● **Required work**
Update the items below by changing each "camera" to "viewer" and keeping all other text the same. Leave the pictures out of your answer.

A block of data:
────────────────────────────────────────
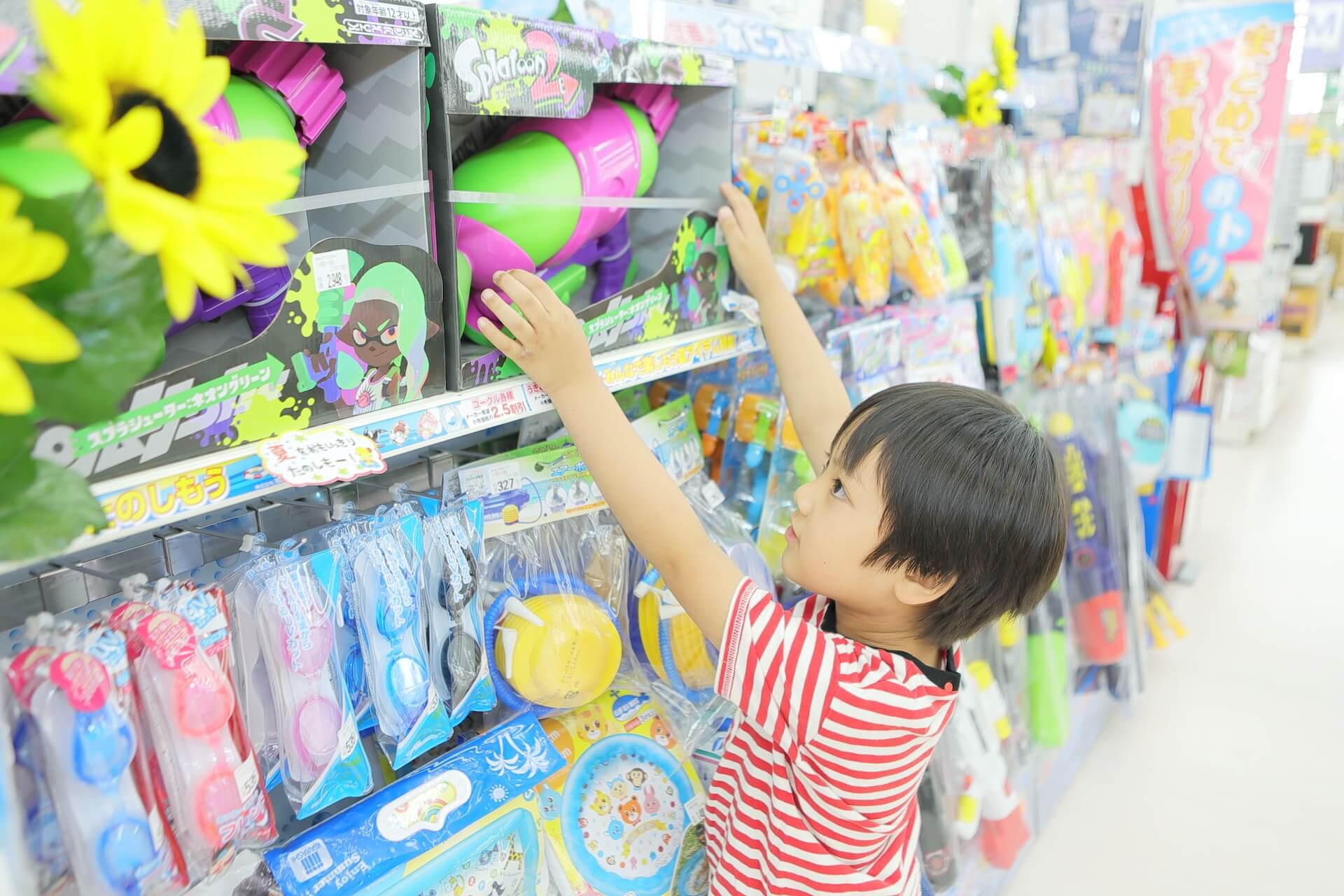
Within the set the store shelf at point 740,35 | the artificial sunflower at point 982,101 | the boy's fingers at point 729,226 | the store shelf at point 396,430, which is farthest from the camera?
the artificial sunflower at point 982,101

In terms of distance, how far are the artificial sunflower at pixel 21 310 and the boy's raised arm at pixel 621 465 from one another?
0.57 metres

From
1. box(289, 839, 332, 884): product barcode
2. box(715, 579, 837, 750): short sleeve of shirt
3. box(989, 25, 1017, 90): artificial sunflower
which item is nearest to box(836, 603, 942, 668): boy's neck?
box(715, 579, 837, 750): short sleeve of shirt

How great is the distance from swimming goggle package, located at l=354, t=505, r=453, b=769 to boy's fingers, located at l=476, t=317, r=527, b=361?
18cm

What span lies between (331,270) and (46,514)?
38 centimetres

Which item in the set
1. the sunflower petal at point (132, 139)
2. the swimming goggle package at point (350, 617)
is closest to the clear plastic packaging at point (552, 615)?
the swimming goggle package at point (350, 617)

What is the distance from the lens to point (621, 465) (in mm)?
931

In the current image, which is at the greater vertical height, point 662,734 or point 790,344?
point 790,344

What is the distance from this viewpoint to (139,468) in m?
0.65

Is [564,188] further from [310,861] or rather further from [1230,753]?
[1230,753]

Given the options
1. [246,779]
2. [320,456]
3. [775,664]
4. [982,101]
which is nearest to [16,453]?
[320,456]

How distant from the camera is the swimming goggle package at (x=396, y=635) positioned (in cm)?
87

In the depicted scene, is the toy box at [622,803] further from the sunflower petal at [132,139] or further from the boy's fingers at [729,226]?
the sunflower petal at [132,139]

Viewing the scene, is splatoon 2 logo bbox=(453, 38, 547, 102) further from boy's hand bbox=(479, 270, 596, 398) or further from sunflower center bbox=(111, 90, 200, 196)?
sunflower center bbox=(111, 90, 200, 196)

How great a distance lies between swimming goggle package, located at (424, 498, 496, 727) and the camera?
3.04 feet
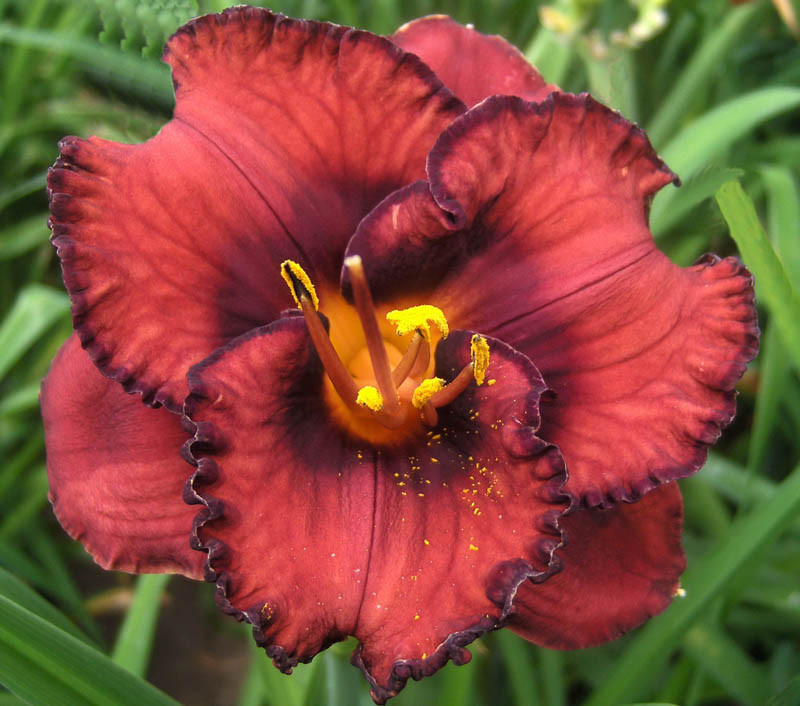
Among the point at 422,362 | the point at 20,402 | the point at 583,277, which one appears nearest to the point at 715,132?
the point at 583,277

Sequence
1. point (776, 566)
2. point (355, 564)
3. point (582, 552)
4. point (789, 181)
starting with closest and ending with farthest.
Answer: point (355, 564) < point (582, 552) < point (789, 181) < point (776, 566)

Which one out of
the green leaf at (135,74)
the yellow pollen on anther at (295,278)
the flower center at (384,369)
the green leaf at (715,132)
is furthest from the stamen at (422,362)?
the green leaf at (715,132)

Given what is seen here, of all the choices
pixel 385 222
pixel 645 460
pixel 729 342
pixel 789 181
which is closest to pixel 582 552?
pixel 645 460

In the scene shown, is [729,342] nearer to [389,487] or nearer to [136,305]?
[389,487]

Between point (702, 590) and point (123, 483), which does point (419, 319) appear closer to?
point (123, 483)

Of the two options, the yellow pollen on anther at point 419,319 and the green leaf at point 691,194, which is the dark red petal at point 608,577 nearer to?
the yellow pollen on anther at point 419,319

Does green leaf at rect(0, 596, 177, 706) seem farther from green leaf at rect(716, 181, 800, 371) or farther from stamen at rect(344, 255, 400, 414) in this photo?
green leaf at rect(716, 181, 800, 371)
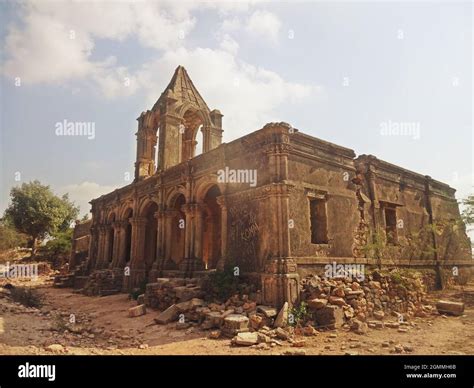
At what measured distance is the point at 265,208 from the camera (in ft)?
32.2

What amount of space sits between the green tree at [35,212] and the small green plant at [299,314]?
3429 cm

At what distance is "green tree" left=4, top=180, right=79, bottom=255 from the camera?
3422 cm

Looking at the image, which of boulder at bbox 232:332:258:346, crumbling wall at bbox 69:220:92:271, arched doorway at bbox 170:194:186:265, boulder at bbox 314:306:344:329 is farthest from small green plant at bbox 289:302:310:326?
crumbling wall at bbox 69:220:92:271

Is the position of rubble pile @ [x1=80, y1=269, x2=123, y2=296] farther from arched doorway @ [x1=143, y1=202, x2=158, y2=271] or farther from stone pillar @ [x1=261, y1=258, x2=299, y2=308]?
stone pillar @ [x1=261, y1=258, x2=299, y2=308]

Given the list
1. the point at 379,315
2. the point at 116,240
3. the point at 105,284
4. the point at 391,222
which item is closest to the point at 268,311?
the point at 379,315

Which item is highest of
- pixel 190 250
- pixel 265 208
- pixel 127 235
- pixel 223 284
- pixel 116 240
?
→ pixel 265 208

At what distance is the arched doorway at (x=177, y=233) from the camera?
1452 cm

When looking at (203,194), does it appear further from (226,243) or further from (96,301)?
(96,301)

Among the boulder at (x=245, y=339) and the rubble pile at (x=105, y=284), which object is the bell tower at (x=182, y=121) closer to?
the rubble pile at (x=105, y=284)

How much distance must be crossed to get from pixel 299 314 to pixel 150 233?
1072cm

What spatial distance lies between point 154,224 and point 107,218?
4.80 meters

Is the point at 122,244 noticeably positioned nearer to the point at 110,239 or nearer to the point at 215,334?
the point at 110,239

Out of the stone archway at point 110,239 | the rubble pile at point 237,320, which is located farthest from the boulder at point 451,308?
the stone archway at point 110,239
────────────────────────────────────────
● **Task output**
Within the set the store shelf at point 740,35 | the artificial sunflower at point 982,101 | the boy's fingers at point 729,226 | the store shelf at point 396,430, which is farthest from the viewer?
the artificial sunflower at point 982,101

In terms of distance, how far are the artificial sunflower at pixel 21 310 and the boy's raised arm at pixel 621 465 from one another?
0.57 metres

From
1. box(289, 839, 332, 884): product barcode
2. box(715, 579, 837, 750): short sleeve of shirt
3. box(989, 25, 1017, 90): artificial sunflower
which item is nearest to box(836, 603, 942, 668): boy's neck?
box(715, 579, 837, 750): short sleeve of shirt

How great is the distance from swimming goggle package, located at l=354, t=505, r=453, b=769 to boy's fingers, located at l=476, t=317, r=527, b=361?
18cm

What span lies between (331,270) and (46,514)?
38 centimetres

Which item in the set
1. the sunflower petal at point (132, 139)
2. the swimming goggle package at point (350, 617)
is closest to the clear plastic packaging at point (552, 615)?
the swimming goggle package at point (350, 617)

What is the distance from the lens to point (621, 465) (in mm)?
931

In the current image, which is at the greater vertical height, point 662,734 or point 790,344?
point 790,344

What is the distance from this viewpoint to (139,468) in m?
0.65

Is [564,188] further from [310,861] or rather further from [1230,753]?
[1230,753]

Given the options
1. [246,779]
2. [320,456]
3. [775,664]
4. [982,101]
which is nearest to [16,453]?
[320,456]

How distant from the viewer is the swimming goggle package at (x=396, y=635) positioned (in cm)?
87

In the depicted scene, is the toy box at [622,803] further from the sunflower petal at [132,139] or further from the boy's fingers at [729,226]?
the sunflower petal at [132,139]

Viewing the scene, is splatoon 2 logo bbox=(453, 38, 547, 102) further from boy's hand bbox=(479, 270, 596, 398) or further from sunflower center bbox=(111, 90, 200, 196)?
sunflower center bbox=(111, 90, 200, 196)

How great a distance lies between swimming goggle package, located at (424, 498, 496, 727) and the viewer?
3.04 feet
Among the point at 422,362 | the point at 20,402 | the point at 583,277, which one appears nearest to the point at 715,132?
the point at 583,277

Sequence
1. point (776, 566)
2. point (355, 564)
3. point (582, 552)
4. point (789, 181)
starting with closest and ending with farthest.
Answer: point (355, 564) < point (582, 552) < point (789, 181) < point (776, 566)

Which one out of
the green leaf at (135,74)
the yellow pollen on anther at (295,278)
the flower center at (384,369)
the green leaf at (715,132)
is furthest from the stamen at (422,362)?
the green leaf at (715,132)

Given what is seen here, of all the choices
pixel 385 222
pixel 645 460
pixel 729 342
pixel 789 181
which is closest to pixel 582 552?
pixel 645 460

In the scene shown, is [729,342] nearer to [389,487] or nearer to [136,305]?
[389,487]

Between point (702, 590) and point (123, 483), which does point (419, 319) appear closer to?
point (123, 483)

Of the two options, the yellow pollen on anther at point 419,319 and the green leaf at point 691,194, which is the dark red petal at point 608,577 nearer to?
the yellow pollen on anther at point 419,319

Does green leaf at rect(0, 596, 177, 706) seem farther from green leaf at rect(716, 181, 800, 371) or farther from stamen at rect(344, 255, 400, 414) in this photo?
green leaf at rect(716, 181, 800, 371)
At what measured distance is the point at 265,208 from the viewer (in ft)?
32.2

What amount of space sits between the green tree at [35,212] and the small green plant at [299,314]?
3429 cm

At what distance is "green tree" left=4, top=180, right=79, bottom=255 from the viewer?
3422 cm

Looking at the image, which of boulder at bbox 232:332:258:346, crumbling wall at bbox 69:220:92:271, arched doorway at bbox 170:194:186:265, boulder at bbox 314:306:344:329 is farthest from small green plant at bbox 289:302:310:326?
crumbling wall at bbox 69:220:92:271

Is the position of rubble pile @ [x1=80, y1=269, x2=123, y2=296] farther from arched doorway @ [x1=143, y1=202, x2=158, y2=271] or farther from stone pillar @ [x1=261, y1=258, x2=299, y2=308]?
stone pillar @ [x1=261, y1=258, x2=299, y2=308]

Given the list
1. the point at 379,315
2. the point at 116,240
3. the point at 105,284
4. the point at 391,222
which item is closest to the point at 268,311?
the point at 379,315

Which item is highest of
- pixel 190 250
- pixel 265 208
- pixel 127 235
- pixel 223 284
- pixel 116 240
?
→ pixel 265 208

At what distance is the arched doorway at (x=177, y=233) from the viewer?
1452 cm

When looking at (203,194), does it appear further from (226,243) or further from (96,301)?
(96,301)

Among the boulder at (x=245, y=339) and the rubble pile at (x=105, y=284), which object is the bell tower at (x=182, y=121) closer to?
the rubble pile at (x=105, y=284)

How much distance must be crossed to get from pixel 299 314 to pixel 150 233?
1072cm

What spatial distance lies between point 154,224 and point 107,218?
4.80 meters

Is the point at 122,244 noticeably positioned nearer to the point at 110,239 or nearer to the point at 215,334?
the point at 110,239

Out of the stone archway at point 110,239 | the rubble pile at point 237,320, which is located farthest from the boulder at point 451,308?
the stone archway at point 110,239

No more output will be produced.